Bagaimana Kami Mengisi Damai

Kurun waktu lebih kurang 30 tahun, perang telah meluluhlantakkan segala hal. Tsunami datang menggenapi segala keganjilan-keganjilan akibat perang. Lalu, atas nama kemanusiaan—memang sudah seharusnya, damai meng-ada dibarengi mengucurnya triliunan dana bantuan, hingga: ada satu masa ketika Aceh terlibat dalam euforia mudahnya mendapatkan uang.

Seorang sekuriti kantor swasta bergaji Rp4 – Rp5 juta perbulan dan orang-orang mendapatkan gaji setelah membersihkan rumahnya sendiri. Para fresh graduate (baca: intelektual muda) berbondong-bondong bekerja di NGO atau LSM dengan gaji belasan juta rupiah tiap bulan. Tapi keadaan ini tak berjalan lama.
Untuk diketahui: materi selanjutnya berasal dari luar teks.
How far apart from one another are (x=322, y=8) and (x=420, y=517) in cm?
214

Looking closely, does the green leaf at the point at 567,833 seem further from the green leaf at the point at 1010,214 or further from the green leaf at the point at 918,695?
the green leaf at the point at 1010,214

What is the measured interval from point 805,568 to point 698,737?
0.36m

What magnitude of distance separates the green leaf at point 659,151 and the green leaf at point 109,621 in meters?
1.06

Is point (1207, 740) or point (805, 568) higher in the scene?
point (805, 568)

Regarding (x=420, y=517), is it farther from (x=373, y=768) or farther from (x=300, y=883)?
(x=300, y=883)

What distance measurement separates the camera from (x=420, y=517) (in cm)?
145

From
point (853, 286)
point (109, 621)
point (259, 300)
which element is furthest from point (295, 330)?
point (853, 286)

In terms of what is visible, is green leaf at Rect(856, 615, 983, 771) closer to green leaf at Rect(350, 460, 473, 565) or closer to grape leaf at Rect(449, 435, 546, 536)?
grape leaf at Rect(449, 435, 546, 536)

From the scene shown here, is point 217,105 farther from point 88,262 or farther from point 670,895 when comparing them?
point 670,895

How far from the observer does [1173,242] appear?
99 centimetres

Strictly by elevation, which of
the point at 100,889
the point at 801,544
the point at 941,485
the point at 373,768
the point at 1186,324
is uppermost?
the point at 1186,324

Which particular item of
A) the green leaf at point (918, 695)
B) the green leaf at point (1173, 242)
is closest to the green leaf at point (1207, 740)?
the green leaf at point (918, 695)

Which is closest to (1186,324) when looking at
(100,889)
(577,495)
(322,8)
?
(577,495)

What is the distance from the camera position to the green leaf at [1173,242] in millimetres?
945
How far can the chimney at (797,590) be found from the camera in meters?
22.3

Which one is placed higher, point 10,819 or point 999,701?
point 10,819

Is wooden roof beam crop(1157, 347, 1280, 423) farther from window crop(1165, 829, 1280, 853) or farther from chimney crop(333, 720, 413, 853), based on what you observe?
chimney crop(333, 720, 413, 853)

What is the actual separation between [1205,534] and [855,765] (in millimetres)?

Ketika lembaga donor pulang ke sarangnya masing-masing, yang tertinggal di Aceh adalah apa yang kami sebut dengan ‘gaya hidup pragmatis’. Manakala lembaga donor telah tiba dan tengah duduk manis di sarangnya, uang di Aceh hanya berada dalam lumbung APBA. Yang memungkinkan para fresh graduate selanjutnya—atas nama warisan gaya hidup pragmatis tadi—ramai-ramai mengerubungi lumbung ini dengan dua cara: Ikut tes PNS atau terlibat dalam kerja politik praktis. Entah jadi calo suara atau jadi tukang ikat spanduk tiap musim pilkada datang.

Fenomena itu menunjukkan bahwa wujud damai di Aceh masih belum menyeluruh. Ia masih bersifat fisik dan belum merasuk ke dalam ruh. Celakanya banyak pihak memanfaatkan damai di Aceh masih kerap dipergunakan untuk hal-hal yang bersifat mengejar materi pribadi atau kelompok hal sementara ruang ekspresi bagi kreativitas seni orang-orang muda kian menyempit.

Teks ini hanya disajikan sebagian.